Not surprisingly in this age of social distancing, I have been asked if you can prepare a valid will without leaving your home and without any witnesses. In Kentucky you can legally draft your own will without leaving the comfort of your home and without having witnesses be present to watch you sign it.
Kentucky recognizes holographic wills. KRS 394.040. These are wills prepared entirely in the testator’s handwriting. (The testator is a person who makes a valid will.) The entire document should be completely in the testator’s handwriting. No part of it should be typed. Other states have different laws regarding wills, and holographic wills might not be recognized in other states
There are still many problems with holographic wills. They are generally prepared by people that do not know how to prepare wills and cause significant problems when they are later admitted into probate court. Even holographic wills must still meet certain requirements about their contents and where they are signed.
Also, a holographic will still has to be proven in court to be valid. This means that evidence must submitted to court that the testator prepared it. For a holographic will this could be done by the testimony of two witnesses that can recognize the testator’s handwriting. If two such witnesses cannot be located some other type of evidence, such as a handwriting expert’s opinion, must be used to prove the will in court. This can be time consuming and greatly increase legal fees. Most wills prepared by a competent attorney will be self-proving, meaning they do not need witnesses in court to be proven. Self-proving wills prevent delays and reduce costs for the estate.

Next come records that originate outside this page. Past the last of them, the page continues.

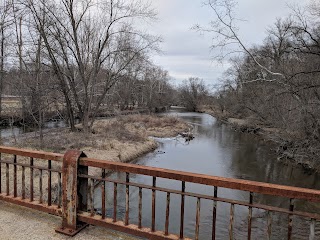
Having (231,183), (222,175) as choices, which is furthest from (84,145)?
(231,183)

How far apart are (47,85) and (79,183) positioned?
509 inches

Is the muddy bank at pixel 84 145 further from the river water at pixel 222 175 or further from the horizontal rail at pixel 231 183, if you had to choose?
the horizontal rail at pixel 231 183

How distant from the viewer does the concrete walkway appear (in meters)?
3.64

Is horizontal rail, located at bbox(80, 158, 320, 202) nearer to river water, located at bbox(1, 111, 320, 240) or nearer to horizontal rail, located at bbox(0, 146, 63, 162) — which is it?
horizontal rail, located at bbox(0, 146, 63, 162)

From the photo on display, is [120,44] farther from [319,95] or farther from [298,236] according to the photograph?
[298,236]

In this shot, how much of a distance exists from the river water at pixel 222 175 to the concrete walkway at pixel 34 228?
4375 millimetres

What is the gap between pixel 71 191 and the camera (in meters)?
3.70

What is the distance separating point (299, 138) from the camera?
17.3m

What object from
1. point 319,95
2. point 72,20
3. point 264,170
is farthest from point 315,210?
point 72,20

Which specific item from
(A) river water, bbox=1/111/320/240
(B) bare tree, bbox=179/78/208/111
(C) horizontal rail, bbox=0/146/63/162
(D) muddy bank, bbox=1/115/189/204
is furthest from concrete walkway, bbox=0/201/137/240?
(B) bare tree, bbox=179/78/208/111

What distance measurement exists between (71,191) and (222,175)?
433 inches

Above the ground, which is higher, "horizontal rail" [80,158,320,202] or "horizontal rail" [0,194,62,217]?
"horizontal rail" [80,158,320,202]

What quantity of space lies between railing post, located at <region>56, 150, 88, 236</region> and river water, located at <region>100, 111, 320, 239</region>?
15.1 ft

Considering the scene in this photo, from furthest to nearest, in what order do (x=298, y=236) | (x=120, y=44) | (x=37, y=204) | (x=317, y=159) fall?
(x=120, y=44) → (x=317, y=159) → (x=298, y=236) → (x=37, y=204)
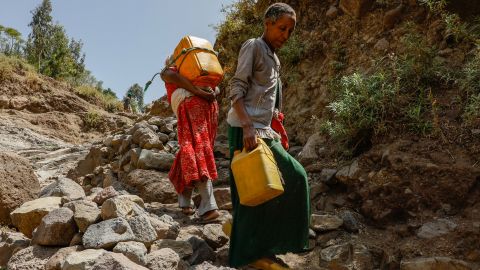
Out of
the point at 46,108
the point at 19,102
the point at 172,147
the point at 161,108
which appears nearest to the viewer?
the point at 172,147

If you want to prepare a type-written will at home, you can still do that without an attorney. But a type-written will must have the signature of two witnesses and signed by the testator in the proper place. Using only a Notary Public to witness it does not make it valid. The two witnesses should not be minors, have no interest in the will, and need know where to sign it.
As an attorney, I have always enjoyed reading wills prepared by a lay person. Even wills created through special software or online services can cause problems. Such wills can create issues in probate that require the will to be interpreted, delay administration, increase legal costs and can contain unrealistic provisions that cannot be followed. Even wills I have seen that were copies of valid wills still had problems when they were admitted into probate, because the testator copied provisions that did not did not apply or they were not executed properly.
What is the best solution? If you need will and don’t want to leave home call an attorney and have them draft a will you can copy in your own handwriting. The attorney can walk you through the process of executing it properly. When everything calms down you can schedule an appointment with that attorney to execute a self-proved will. So, while you can prepare your will without leaving your house, I do not recommend it. Even a well written will has to be properly executed to be valid, and most people who are not attorneys do not understand the necessary requirements to make the will valid. Just call an attorney to help you do it properly.